Signe des temps, les éditions Marabout ont ouvert au maximum le champ de leurs publications, puisqu'on y trouve côte à côte le fantastique le plus classique avec l'anticipation la plus moderne, le roman avec le recueil de nouvelles, l'inédit avec la réédition, l'ouvrage vieux d'un siècle avec l'écrit le plus récent, le texte français avec le texte étranger — éclectisme qui était jusqu'alors l'apanage des seuls « Présence du Futur ».
Marabout mérite désormais une bonne place dans notre bibliothèque spécialisée. Et, signe des temps, l'oiseau de marque de la maison, qui orne le coin en haut à gauche de chaque couverture, a abandonné son allure claudiquante et affairée pour se planter solidement, face à nous, sur sa patte unique...
Il nous reste à souhaiter peut-être un plus grand discernement dans le choix des titres, et aussi une traduction plus soignée des textes étrangers, avant que notre satisfaction soit totale.
Depuis janvier 1970, les éditions Marabout ont publié une demi-douzaine d'ouvrages relevant de la S.F. ou du fantastique. Je me propose de les passer en revue, allant, comme il se doit, du moins bon au meilleur...
(...) suivent dans l'ordre les critiques de La chinoise blonde d'Alexander Cordell, Mort au champ d'étoiles de Bernard Villaret, Après... la guerre atomique anthologie de Charles Nuetzel, La nuit des mutants de Jean Sadyn
Aux portes de l'épouvante, anthologie construite par Kurt Singer, comprend six nouvelles de Robert Bloch et quatre de Bradbury, choisies parmi des récits assez anciens de leurs auteurs (ils remontent en majorité aux années 1940, donc à leur jeunesse littéraire). La totalité des Bloch est, à ma connaissance du moins, inédite en France, par contre trois sur quatre des Bradbury ont pu être lus dans différents recueils de chez Denoël.

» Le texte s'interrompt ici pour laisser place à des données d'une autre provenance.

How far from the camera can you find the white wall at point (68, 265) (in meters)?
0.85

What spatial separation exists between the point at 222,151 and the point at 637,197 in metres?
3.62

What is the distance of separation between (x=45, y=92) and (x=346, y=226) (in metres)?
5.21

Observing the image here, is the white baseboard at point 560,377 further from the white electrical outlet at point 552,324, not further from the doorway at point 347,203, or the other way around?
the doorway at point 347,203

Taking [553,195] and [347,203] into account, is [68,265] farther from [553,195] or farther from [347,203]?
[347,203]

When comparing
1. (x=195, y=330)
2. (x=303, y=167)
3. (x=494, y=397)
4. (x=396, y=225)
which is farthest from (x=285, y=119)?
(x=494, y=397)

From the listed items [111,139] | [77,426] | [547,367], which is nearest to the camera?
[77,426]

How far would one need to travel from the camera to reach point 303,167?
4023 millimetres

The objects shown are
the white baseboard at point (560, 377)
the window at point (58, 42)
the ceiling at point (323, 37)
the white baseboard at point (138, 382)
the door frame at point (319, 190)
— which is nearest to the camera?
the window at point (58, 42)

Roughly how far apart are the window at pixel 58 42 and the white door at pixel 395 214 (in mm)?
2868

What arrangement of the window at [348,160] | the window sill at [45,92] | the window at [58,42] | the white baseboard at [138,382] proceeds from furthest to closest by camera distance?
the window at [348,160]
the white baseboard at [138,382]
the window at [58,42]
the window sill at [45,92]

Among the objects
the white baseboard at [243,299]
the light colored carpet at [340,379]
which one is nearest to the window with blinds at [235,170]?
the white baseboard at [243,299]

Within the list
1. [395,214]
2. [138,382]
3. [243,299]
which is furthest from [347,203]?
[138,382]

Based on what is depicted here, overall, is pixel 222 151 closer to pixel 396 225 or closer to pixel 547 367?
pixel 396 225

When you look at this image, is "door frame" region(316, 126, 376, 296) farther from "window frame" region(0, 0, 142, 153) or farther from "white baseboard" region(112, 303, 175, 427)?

C'était un peu une gageure de réunir Bloch et Bradbury au sommaire d'un même recueil, et il est permis de se demander pourquoi Singer a tenté le tour de force de concilier le quasi-inconciliable. Peut-être simplement son idée de base a-t-elle été de réunir deux auteurs possédant les mêmes initiales. Pourquoi pas ? On a vu des échafaudages construits sur des fondations plus mal assurées encore... Mais, quoi qu'il en soit, Kurt Singer a dans une grande mesure gagné son pari, car les nouvelles assemblées, si elles ne sont en aucune façon comparables (et comment le pourraient-elles ?) quant au style et aux thèmes traités, ont pourtant en commun d'appartenir à un même « genre », de posséder un « climat » identique — qui ne ressortit d'ailleurs pas à l'épouvante proprement dite mais plutôt à la terreur, ce qui signifie que le sentiment de peur est provoqué par des éléments plus rentrés, plus feutrés...
Pour ma part, je n'ai jamais trouvé que Robert Bloch possédait plus qu'un talent très moyen ; dans ce genre de récits courts qu'il affectionne et où se retrouvent, mêlés, des techniques et des thèmes empruntés au policier, au fantastique et à la S.F., il me semble que Richard Matheson, plus féroce, plus concis, plus sarcastique, lui est infiniment supérieur. Dans les récits présentés ici, c'est la part du « fantastique traditionnel » qui est prépondérante, Bloch ayant subi très fortement, à ses débuts, l'influence de Lovecraft avec qui il correspondit plusieurs années, et qu'il rencontra même peu avant la mort de celui-ci. L'ombre du clocher, La grimace de la goule et La sentence druidique sont des textes indéniablement lovecraftiens, fort correctement écrits dans l'esprit du maître (le plus faible des trois, La grimace de la goule, peut même paraître un mauvais plagiat), et au sujet desquels on ne peut dire grand-chose, sinon signaler que, dans le premier d'entre eux, Bloch met en scène Lovecraft lui-même, qui lui rendra plus tard la politesse dans The haunter of the dark. Une question de cérémonial est une saynette d'un humour un peu laborieux sur la possession d'un agent du recensement par l'esprit d'une sorcière rencontrée au cours de sa tournée. Quant à L'homme qui criait au loup, c'est la non moins classique variation lycanthropique axée sur une Maria Chapdelaine à qui il vient, au clair de lune, fourrure et crocs.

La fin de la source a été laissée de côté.